_COMPLETE THE FOLLOWING_.
• a. In the buffer arithmetic text:
(i) What letter must come before the parentheses when an expression gives a source buffer number?
(ii) What does multiplication overflow or division by zero always yield?
(iii) Which command changes the default result of zero divided by zero?
• b. Could you extend the buffer arithmetic text past its final sentence?

═════ QUOTED PASSAGE ═════

In this and any buffer command that requires a source (right side) buffer number you can use an expression for the buffer by enclosing it in parentheses, as in Buf0="<+B(X+Y)". Be careful not to confuse this with the above (K) addition, which lacks the B before the parentheses.
Subtraction, multiplication, and division work just like the above addition example, using -, *, and / operators instead of +. Addition and subtraction overflows are "clipped" to the maximum positive or negative values that fit in the data format...just under +/-2^32 (+/-2147483648.999999999). Multiplication overflow or division by zero always yield the maximum value, with the correct sign.
Exception: Zero divided by zero gives a unity result by default. You can change this behavior to give zero or maximum negative via the Posn#Z command.

═════ ENTRIES ═════

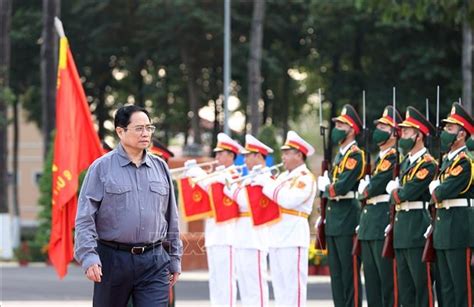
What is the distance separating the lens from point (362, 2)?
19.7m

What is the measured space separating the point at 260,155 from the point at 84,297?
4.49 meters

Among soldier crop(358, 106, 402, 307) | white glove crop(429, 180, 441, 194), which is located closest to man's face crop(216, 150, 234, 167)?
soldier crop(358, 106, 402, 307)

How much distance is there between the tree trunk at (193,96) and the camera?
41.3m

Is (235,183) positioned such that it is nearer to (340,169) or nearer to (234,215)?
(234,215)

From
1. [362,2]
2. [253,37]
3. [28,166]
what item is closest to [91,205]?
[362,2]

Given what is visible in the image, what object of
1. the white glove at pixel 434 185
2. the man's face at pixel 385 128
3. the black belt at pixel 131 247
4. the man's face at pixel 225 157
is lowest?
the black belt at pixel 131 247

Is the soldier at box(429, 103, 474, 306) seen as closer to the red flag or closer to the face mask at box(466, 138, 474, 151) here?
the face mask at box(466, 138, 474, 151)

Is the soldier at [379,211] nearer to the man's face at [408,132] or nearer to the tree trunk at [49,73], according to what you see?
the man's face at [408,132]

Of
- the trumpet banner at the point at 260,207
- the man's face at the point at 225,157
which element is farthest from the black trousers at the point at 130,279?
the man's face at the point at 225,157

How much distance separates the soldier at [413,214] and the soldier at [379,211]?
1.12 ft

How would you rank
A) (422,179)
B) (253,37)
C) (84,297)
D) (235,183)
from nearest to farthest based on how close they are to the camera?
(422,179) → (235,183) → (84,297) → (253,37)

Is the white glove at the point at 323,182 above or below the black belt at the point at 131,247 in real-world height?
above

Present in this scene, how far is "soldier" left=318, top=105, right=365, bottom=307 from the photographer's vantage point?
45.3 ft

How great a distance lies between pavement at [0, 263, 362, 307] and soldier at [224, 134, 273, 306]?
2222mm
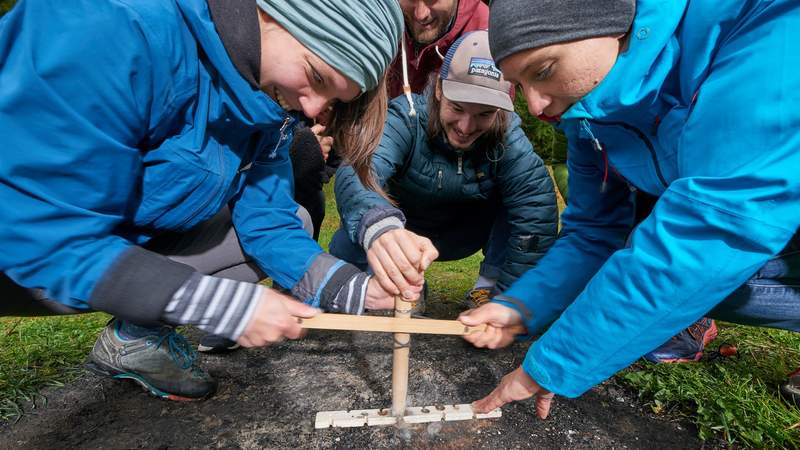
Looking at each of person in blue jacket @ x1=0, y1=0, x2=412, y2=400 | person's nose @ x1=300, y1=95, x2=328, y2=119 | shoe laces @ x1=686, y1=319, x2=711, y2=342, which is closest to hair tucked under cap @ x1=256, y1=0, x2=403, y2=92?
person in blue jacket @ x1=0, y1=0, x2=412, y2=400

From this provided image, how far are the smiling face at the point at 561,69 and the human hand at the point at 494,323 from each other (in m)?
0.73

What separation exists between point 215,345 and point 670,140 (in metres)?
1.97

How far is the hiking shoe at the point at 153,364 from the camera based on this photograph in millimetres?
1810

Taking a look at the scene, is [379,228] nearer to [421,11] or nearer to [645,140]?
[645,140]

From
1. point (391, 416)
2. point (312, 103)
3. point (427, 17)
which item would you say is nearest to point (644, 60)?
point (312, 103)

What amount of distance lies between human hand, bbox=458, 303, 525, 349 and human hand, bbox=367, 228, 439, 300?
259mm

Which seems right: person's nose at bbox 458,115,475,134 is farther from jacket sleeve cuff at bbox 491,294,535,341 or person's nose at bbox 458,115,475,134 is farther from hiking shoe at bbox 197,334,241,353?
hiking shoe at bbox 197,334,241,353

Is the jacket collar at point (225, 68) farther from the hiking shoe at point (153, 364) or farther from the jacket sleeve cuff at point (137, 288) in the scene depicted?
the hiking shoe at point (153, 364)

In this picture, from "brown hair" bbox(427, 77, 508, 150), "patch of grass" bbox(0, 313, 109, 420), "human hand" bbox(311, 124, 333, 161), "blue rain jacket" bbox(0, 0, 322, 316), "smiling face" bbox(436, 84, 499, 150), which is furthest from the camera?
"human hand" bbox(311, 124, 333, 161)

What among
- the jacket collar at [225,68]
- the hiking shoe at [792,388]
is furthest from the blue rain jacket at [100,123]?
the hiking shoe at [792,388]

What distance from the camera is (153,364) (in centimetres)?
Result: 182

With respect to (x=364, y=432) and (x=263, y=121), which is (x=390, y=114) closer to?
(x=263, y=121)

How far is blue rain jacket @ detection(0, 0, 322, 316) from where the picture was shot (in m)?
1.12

═════

_RESPONSES BY TASK_.
• a.
(i) B
(ii) The maximum value, with the correct sign
(iii) Posn#Z

• b.
Use \ instead of / for "reverse division". Buf0="<\(K)" replaces each element of Buf0 with K / Buf0. This yields the reciprocal of each element if K=1. Similarly, Buf0="<\B1" replaces each element of Buf0 with Buf1 / Buf0. Reverse division is like normal division with respect to division by zero, and also defaults to unity for zero divided by zero unless set otherwise via Posn#Z. (However, if K=0 then the array is simply filled with zeros and no division is perfomed.)
Use ~ (tilde) instead of - to perform "reverse subtraction". Buf0="<~(K)" replaces each element of Buf0 with K minus the original element value. This yields negation if K=0. Similarly, Buf0="<~B1" replaces each element of Buf0 with Buf1 - Buf0.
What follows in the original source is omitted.